There are a few hypotheses as to why this happens. The first theory is atmospheric conditions — viruses, including influenza, tend to spread more easily when there’s less humidity. Viruses do better in drier conditions.

Another contributing factor is our behavior. In winter months, when it’s cold outside, we gather indoors together and create plenty of opportunities for viruses to spread from person to person. This is also believed to be why the South experiences summer spikes. Contrary to those in the northeast, people living in the South head indoors during the summer months when the temperature soars and humidity becomes wet and sticky. Schools are thought to contribute to the seasonal spread of respiratory viruses like flu and RSV, Noymer added.

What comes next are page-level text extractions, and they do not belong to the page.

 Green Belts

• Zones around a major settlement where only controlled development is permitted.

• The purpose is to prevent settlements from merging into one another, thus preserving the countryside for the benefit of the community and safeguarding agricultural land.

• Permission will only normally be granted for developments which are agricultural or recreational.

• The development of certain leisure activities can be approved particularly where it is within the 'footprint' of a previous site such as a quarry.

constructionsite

The behavior of the virus plays a role, too. The flu, for example, tends to shoot through the population then burn itself out by “mutating to its demise,” Cameron said. COVID, on the other hand, is evolving to become more fit and more transmissible — it’s not acting like a typical respiratory virus that infects people and goes away before bursting back into the population in a different form months later.

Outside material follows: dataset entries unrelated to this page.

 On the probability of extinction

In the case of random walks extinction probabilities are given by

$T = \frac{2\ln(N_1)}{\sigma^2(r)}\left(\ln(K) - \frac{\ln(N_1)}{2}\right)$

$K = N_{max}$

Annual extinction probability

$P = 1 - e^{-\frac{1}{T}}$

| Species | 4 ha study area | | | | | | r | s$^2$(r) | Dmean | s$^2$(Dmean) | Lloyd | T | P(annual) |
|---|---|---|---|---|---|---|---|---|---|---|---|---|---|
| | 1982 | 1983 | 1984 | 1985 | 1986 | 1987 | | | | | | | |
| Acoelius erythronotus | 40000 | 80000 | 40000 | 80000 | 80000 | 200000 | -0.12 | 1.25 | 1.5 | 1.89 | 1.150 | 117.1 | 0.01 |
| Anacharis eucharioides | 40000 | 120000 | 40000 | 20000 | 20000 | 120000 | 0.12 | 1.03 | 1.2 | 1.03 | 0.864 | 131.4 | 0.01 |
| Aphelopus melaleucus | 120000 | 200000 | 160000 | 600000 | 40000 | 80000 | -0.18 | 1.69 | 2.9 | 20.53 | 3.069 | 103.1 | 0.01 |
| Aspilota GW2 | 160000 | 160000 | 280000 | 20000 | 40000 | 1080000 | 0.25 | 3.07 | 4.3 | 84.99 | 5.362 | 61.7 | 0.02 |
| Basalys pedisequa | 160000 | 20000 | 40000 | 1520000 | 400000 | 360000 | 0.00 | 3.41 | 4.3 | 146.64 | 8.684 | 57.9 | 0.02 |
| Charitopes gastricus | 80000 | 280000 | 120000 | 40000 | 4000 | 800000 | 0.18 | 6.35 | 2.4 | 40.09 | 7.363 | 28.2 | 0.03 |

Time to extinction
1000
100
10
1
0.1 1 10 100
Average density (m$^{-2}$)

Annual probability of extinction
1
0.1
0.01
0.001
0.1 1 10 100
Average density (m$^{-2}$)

If we look to other circulating coronaviruses that cause the common cold, we can reasonably expect COVID to eventually become endemic and more seasonal in nature, according to Cameron. But we don’t know when those coronaviruses settled in their seasonality. How long that will take with COVID is a mystery. This is wide-open territory that has yet to be studied.

“How can we understand how long COVID will take to become just another garden-variety coronavirus that is circulating and causing sporadic disease?” Cameron said. “It certainly isn’t now.”

Experts are still learning about COVID-19. The information in this story is what was known or available as of publication, but guidance can change as scientists discover more about the virus. Please check the Centers for Disease Control and Prevention for the most updated recommendations.